Rund zehn Jahre Programm soziale Stadt Südost hätten im Grunde nicht gereicht, um bei Eigentümern einen Sinneswandel hervorzurufen, in ihre Immobilien zu investieren. Für Häuser im Viertel, so Feldmann, gäbe es kaum „ernsthafte private Erwerber, sie sind eher Spekulationsobjekte. Da wird satt Miete verlangt von Menschen, deren Lage ausgenutzt wird.“ Gleichzeitig würden viele Alteigentümer den Wert ihrer Immobilie völlig unrealistisch einschätzen.

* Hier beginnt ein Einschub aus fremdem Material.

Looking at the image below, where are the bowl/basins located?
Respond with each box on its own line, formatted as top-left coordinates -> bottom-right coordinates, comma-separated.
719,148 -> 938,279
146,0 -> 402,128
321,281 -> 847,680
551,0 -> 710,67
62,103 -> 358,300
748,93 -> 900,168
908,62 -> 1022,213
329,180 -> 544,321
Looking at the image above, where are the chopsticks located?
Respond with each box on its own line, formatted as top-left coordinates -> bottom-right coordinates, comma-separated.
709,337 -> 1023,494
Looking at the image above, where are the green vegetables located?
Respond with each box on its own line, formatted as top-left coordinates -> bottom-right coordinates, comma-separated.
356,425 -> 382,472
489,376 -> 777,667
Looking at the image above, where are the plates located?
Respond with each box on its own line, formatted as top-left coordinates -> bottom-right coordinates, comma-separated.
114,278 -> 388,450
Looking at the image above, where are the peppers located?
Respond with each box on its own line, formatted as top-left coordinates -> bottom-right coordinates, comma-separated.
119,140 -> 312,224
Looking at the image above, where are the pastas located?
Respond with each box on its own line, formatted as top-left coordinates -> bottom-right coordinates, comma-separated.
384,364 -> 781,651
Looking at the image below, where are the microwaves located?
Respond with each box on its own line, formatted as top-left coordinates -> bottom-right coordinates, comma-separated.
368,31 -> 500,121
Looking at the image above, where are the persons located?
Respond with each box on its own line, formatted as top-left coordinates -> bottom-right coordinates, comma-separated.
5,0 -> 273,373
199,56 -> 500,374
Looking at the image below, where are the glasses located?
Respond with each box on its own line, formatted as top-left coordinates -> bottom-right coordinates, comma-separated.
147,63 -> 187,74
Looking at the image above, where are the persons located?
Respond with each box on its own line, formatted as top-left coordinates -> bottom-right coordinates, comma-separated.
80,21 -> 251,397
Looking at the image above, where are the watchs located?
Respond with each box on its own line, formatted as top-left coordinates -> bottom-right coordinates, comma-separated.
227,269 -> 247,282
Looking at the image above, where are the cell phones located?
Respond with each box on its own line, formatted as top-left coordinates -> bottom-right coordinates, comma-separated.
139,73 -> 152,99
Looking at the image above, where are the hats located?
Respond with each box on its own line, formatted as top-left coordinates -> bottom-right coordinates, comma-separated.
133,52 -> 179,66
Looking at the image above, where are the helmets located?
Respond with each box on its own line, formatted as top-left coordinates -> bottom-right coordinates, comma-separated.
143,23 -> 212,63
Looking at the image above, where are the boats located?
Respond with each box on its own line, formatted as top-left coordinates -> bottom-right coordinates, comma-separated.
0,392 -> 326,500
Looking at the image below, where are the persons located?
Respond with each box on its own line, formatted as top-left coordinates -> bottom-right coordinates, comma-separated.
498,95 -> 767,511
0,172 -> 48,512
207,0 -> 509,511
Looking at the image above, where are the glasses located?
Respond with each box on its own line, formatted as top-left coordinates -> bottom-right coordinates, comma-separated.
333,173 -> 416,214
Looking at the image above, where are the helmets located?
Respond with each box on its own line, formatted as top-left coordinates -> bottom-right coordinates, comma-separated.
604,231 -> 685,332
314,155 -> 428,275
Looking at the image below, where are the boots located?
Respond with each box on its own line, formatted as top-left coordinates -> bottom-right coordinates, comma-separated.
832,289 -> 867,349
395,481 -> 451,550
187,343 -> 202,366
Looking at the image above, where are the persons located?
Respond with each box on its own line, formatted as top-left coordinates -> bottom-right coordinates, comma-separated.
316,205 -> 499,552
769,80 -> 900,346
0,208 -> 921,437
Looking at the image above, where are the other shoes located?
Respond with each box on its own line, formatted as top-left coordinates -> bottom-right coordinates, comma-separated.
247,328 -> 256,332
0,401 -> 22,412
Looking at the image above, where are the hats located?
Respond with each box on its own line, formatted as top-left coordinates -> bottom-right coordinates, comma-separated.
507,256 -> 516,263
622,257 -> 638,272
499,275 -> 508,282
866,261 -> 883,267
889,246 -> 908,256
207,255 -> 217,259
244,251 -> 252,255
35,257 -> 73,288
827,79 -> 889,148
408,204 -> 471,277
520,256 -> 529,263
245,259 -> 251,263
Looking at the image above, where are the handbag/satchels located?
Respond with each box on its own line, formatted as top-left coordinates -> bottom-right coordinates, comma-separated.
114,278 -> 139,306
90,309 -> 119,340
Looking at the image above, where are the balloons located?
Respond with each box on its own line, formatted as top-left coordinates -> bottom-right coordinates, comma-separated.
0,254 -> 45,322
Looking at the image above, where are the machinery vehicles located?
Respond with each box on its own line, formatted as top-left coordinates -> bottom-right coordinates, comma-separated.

Wirkung von kleinteiligen Projekten

„Wir reden hier über rund 300 Häuser. Bei etwa der Hälfte muss man richtig Geld in die Hand nehmen, um die zu renovieren“. Auf dem Weg zum angestrebten Kreativquartier versprechen sich die Stadtplaner Wirkung von kleinteiligen Projekten mit Signalcharakter, die neue Kraft ins Quartier bringen -- wie „Bastelhäuser“ für junge Familien. Beispiele hatte sich die SPD in Rotterdam angesehen.

Der Besuch des NRW-Generalsekretärs kam über den Kontakt zu Sandra Latzke zustande. Die SPD-Ratsfrau leitet eine Arbeitsgruppe zur Gelsenkirchener Stadtentwicklung und machte sie auch zum Studienthema ihrer Masterarbeit.